[Part of a data file]
====

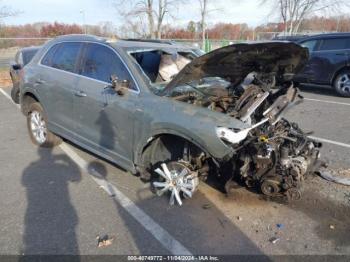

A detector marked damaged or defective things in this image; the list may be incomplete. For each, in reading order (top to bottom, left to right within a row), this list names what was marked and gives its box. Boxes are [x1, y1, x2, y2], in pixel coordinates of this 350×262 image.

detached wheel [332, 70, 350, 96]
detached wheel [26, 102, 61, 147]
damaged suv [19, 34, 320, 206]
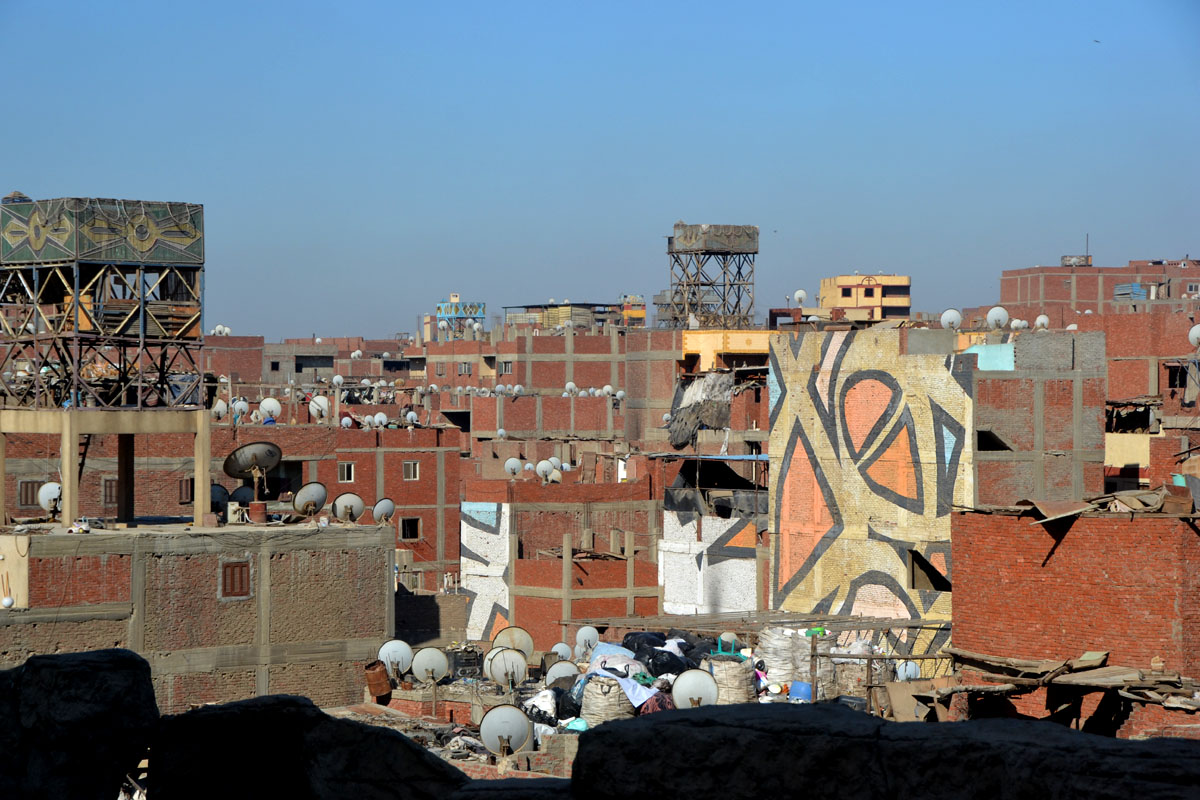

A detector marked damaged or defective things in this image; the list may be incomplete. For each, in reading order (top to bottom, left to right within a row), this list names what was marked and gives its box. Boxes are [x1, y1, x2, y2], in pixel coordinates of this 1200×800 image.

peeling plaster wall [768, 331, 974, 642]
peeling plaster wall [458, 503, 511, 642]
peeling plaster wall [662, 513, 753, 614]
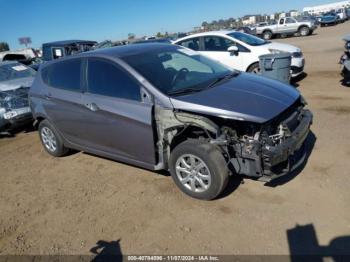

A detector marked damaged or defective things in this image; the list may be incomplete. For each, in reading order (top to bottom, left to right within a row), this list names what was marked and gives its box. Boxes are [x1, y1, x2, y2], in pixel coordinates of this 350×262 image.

====

Please put every line of the records above into a numbered list, dropping blank lines and leaving out the pictures.

1. A detector marked damaged or defective things in this image; the list may be incomplete. For each, in reading order (top to bottom, left to right within a row), this list names what was marked and gives its box. Boxes are [x1, y1, x2, y2], in pixel coordinates of this 350×262 image.
2. detached wheel [332, 70, 350, 96]
3. detached wheel [26, 102, 61, 147]
4. damaged suv [19, 34, 320, 206]
5. A detector marked damaged or defective things in this image; the list may be incomplete. For each, in reading order (top to bottom, left to right within a row), this list names what was marked and gives its box. Boxes are [x1, y1, x2, y2], in pixel coordinates of this 1200×800 image.
6. peeling plaster wall [768, 331, 974, 642]
7. peeling plaster wall [458, 503, 511, 642]
8. peeling plaster wall [662, 513, 753, 614]
9. A detector marked damaged or defective things in this image; the list may be incomplete. For each, in reading order (top to bottom, left to right within a row), this list names what was marked and gives its box. Boxes are [x1, y1, x2, y2], in pixel coordinates of this 350×262 image.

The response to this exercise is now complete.